◆ Description of the task
Arrange every line of the items below as a Markdown table with the columns Row and Line. Number the rows in order and leave out blank lines.

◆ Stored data

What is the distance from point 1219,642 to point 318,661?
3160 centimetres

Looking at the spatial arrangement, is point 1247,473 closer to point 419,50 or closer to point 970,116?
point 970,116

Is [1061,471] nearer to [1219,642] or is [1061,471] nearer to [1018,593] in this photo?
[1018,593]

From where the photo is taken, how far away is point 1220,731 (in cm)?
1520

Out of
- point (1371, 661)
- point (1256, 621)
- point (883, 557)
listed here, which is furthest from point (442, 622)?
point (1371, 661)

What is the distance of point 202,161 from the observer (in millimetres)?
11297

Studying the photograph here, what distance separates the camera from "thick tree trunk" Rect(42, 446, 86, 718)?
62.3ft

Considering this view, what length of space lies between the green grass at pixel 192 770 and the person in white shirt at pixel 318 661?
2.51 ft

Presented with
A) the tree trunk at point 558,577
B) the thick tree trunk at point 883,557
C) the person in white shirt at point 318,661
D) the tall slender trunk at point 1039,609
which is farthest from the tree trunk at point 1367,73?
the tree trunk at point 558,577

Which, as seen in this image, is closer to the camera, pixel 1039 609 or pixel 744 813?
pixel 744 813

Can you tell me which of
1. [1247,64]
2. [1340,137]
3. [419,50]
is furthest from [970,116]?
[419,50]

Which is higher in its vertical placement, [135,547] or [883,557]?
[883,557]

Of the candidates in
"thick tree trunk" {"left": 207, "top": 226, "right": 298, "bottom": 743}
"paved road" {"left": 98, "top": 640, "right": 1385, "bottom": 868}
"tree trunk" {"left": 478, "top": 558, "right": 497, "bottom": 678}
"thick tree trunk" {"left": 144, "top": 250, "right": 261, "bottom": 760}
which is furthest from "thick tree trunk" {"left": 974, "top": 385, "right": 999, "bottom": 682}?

◆ Exercise output
| Row | Line |
|---|---|
| 1 | What is the distance from point 1219,642 to point 318,661? |
| 2 | 3160 centimetres |
| 3 | Looking at the spatial arrangement, is point 1247,473 closer to point 419,50 or closer to point 970,116? |
| 4 | point 970,116 |
| 5 | Is [1061,471] nearer to [1219,642] or is [1061,471] nearer to [1018,593] in this photo? |
| 6 | [1018,593] |
| 7 | From where the photo is taken, how far away is point 1220,731 (in cm)? |
| 8 | 1520 |
| 9 | Out of |
| 10 | - point (1371, 661) |
| 11 | - point (1256, 621) |
| 12 | - point (883, 557) |
| 13 | listed here, which is furthest from point (442, 622)? |
| 14 | point (1371, 661) |
| 15 | What is the distance of point 202,161 from the observer (in millimetres)? |
| 16 | 11297 |
| 17 | Studying the photograph here, what distance separates the camera from "thick tree trunk" Rect(42, 446, 86, 718)? |
| 18 | 62.3ft |
| 19 | Considering this view, what length of space lies between the green grass at pixel 192 770 and the person in white shirt at pixel 318 661? |
| 20 | 2.51 ft |
| 21 | Presented with |
| 22 | A) the tree trunk at point 558,577 |
| 23 | B) the thick tree trunk at point 883,557 |
| 24 | C) the person in white shirt at point 318,661 |
| 25 | D) the tall slender trunk at point 1039,609 |
| 26 | which is farthest from the tree trunk at point 1367,73? |
| 27 | the tree trunk at point 558,577 |
| 28 | Which, as seen in this image, is closer to the camera, pixel 1039 609 or pixel 744 813? |
| 29 | pixel 744 813 |
| 30 | Can you tell me which of |
| 31 | 1. [1247,64] |
| 32 | 2. [1340,137] |
| 33 | 3. [419,50] |
| 34 | is furthest from [970,116]? |
| 35 | [419,50] |
| 36 | Which is higher in its vertical placement, [135,547] or [883,557]? |
| 37 | [883,557] |
| 38 | Of the candidates in |
| 39 | "thick tree trunk" {"left": 207, "top": 226, "right": 298, "bottom": 743} |
| 40 | "paved road" {"left": 98, "top": 640, "right": 1385, "bottom": 868} |
| 41 | "tree trunk" {"left": 478, "top": 558, "right": 497, "bottom": 678} |
| 42 | "thick tree trunk" {"left": 144, "top": 250, "right": 261, "bottom": 760} |
| 43 | which is furthest from "thick tree trunk" {"left": 974, "top": 385, "right": 999, "bottom": 682}? |